I’m going to miss the Hermanator. There’s no question he was the most entertaining figure in the race. The machine-gun accusations about his inappropriate sexual behavior and marital infidelity would have sunk a more moderate candidate far sooner, but fortunately he was the darling of ultra-right family-values types, and they tend to gloss over those foibles when it’s one of their own.
Of course, it’s hard to blame an affair of 13 years’ duration on the liberal media conspiracy, so it looks like this, not the back-of-the-limo couch rugby sessions, is what will finally bring our dauntless warrior down.

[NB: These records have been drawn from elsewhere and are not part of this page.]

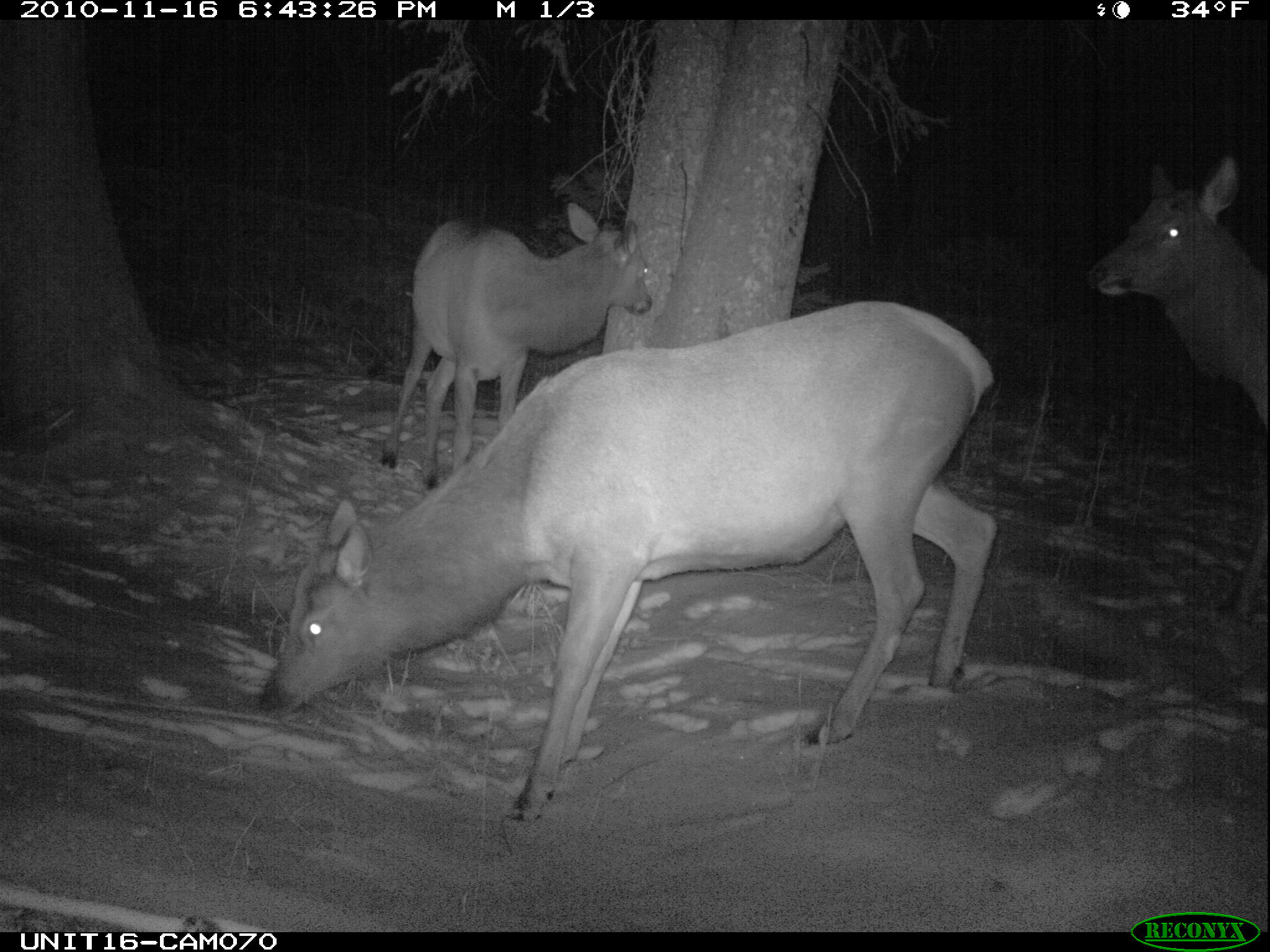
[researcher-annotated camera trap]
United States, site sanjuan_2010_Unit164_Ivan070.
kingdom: Animalia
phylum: Chordata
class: Mammalia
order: Artiodactyla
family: Cervidae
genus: Cervus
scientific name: Cervus elaphus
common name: red deer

Mr. Cain, who may have invented his candidacy as a gimmick to spur book sales, either didn’t intend to become anything more than an asterisk in the race, or he possesses such an overarching ego that he assumed he could bully his way past the inevitable scrutiny into his past that a front-runner always attracts. Whichever alternative you choose makes him supremely unsuited to serve as the leader of the Free World, and we aren’t even talking about the women.
Now we are stuck with Mitt and Newt. If you believe that, with few exceptions, only the dullest, most wishy-washy candidates can appeal to a broad enough swath of voters to get nominated, then you will agree that Newt’s future is limited.
Remember what happened to Howard Dean? He was going strong until “The Scream.” The Scream wasn’t a negative, in my opinion. It demonstrated some rare passion. It became the accepted wisdom, however, to condemn it. I think that’s because the Democratic Party establishment⎯with which Dean was at odds ⎯had the fix in with the media. Dean simply didn’t fit the plan. Note that they ultimately went with John Kerry, not exactly the kind of person you’d want to spend more than 30 seconds with at a cocktail party.